In HTTP 1.1, the status line was

scheme/version code reason
HTTP/1.1 200 OK

I see :scheme and :status headers in the HPACK spec. I don't however see anything for version or reason? Is there not one?

In a request in HTTP 1.1, the request line was

method uri scheme/version
POST http://myhost.com HTTP/1.1

I see :method and I see :path, which I think is just a relative path, which is not the same as the full absolute path (and since Chrome and Firefox are pushing HTTPS for HTTP/2, this may make sense). I do not see version header though.

Is there a version header? Or is it seen that this will always be known before the protocol decision such that it is not really needed?

What about reason codes?

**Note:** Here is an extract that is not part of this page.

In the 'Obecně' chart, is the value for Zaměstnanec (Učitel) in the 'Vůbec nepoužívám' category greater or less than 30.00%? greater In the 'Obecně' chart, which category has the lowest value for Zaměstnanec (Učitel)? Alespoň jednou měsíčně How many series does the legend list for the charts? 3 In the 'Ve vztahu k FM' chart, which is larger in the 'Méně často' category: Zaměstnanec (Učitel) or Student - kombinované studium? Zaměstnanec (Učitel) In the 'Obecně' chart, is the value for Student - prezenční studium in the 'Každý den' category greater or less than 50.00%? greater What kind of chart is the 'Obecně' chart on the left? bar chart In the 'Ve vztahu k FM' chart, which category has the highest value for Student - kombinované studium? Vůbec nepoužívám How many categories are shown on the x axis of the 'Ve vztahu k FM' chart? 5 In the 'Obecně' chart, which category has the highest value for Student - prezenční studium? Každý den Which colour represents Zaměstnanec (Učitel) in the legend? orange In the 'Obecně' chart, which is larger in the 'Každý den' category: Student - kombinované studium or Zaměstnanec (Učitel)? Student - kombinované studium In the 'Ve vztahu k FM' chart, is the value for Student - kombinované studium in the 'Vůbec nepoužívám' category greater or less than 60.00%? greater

Is it assumed these are pretty constant so that goes away (I am guessing here)?

In HTTP/1, the version token was needed to differentiate HTTP/1.0 from HTTP/1.1, since they had the same wire representation, but were supporting different features.

For example, a client declaring HTTP/1.1 implicitly tells the server that it supports persistent connections and content chunking.

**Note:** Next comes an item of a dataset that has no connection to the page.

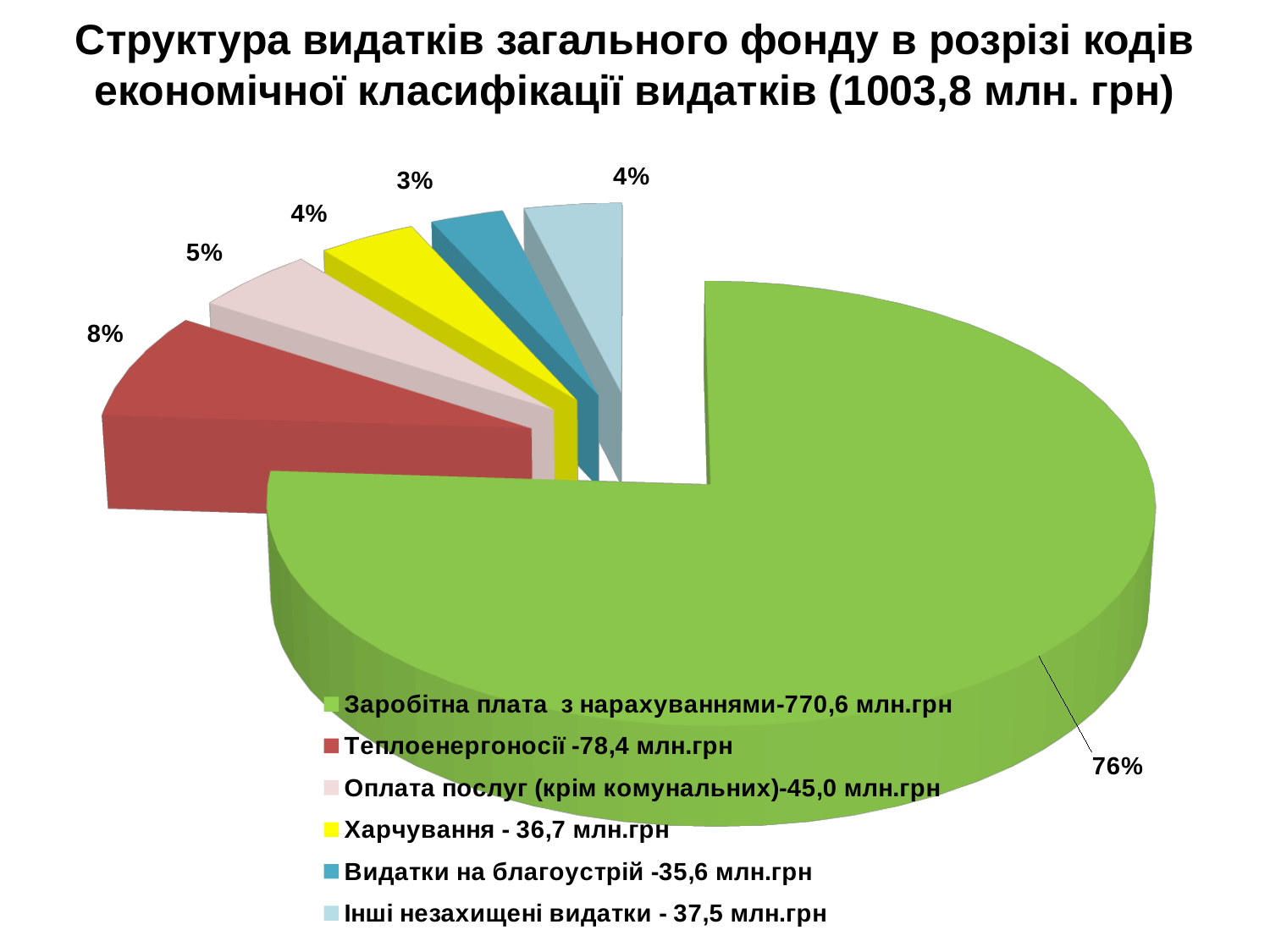
What share of the pie does Теплоенергоносії take? 8% According to the legend, what is the amount for Інші незахищені видатки? 37,5 млн.грн According to the legend, what is the amount for Харчування? 36,7 млн.грн What share of the pie does Заробітна плата з нарахуваннями take? 76% What share of the pie does Оплата послуг (крім комунальних) take? 5% What kind of chart is shown on the slide? pie chart What is the difference between the amounts for Теплоенергоносії and Оплата послуг (крім комунальних) shown in the legend? 33,4 млн.грн What total amount is given in the chart title? 1003,8 млн. грн How many slices does the pie chart have? 6 Which category has the largest slice of the pie? Заробітна плата з нарахуваннями Which category has the smallest slice of the pie? Видатки на благоустрій Which is larger: the amount for Теплоенергоносії or the amount for Видатки на благоустрій? Теплоенергоносії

With HTTP/2, the protocol version is negotiated .

In clear-text HTTP/2, the Upgrade header reports h2c , where the 2 means version 2 of the protocol. I imagine that for HTTP/3 the token will change to h3c . Similarly happens for encrypted HTTP/2 where the token h2 is negotiated via ALPN.

Reason messages have been dropped as being redundant, as the status code was already conveying all the necessary information (not to mention that they could be attack vectors).

For these reasons, HTTP/2 does not have neither version nor reason pseudo-headers.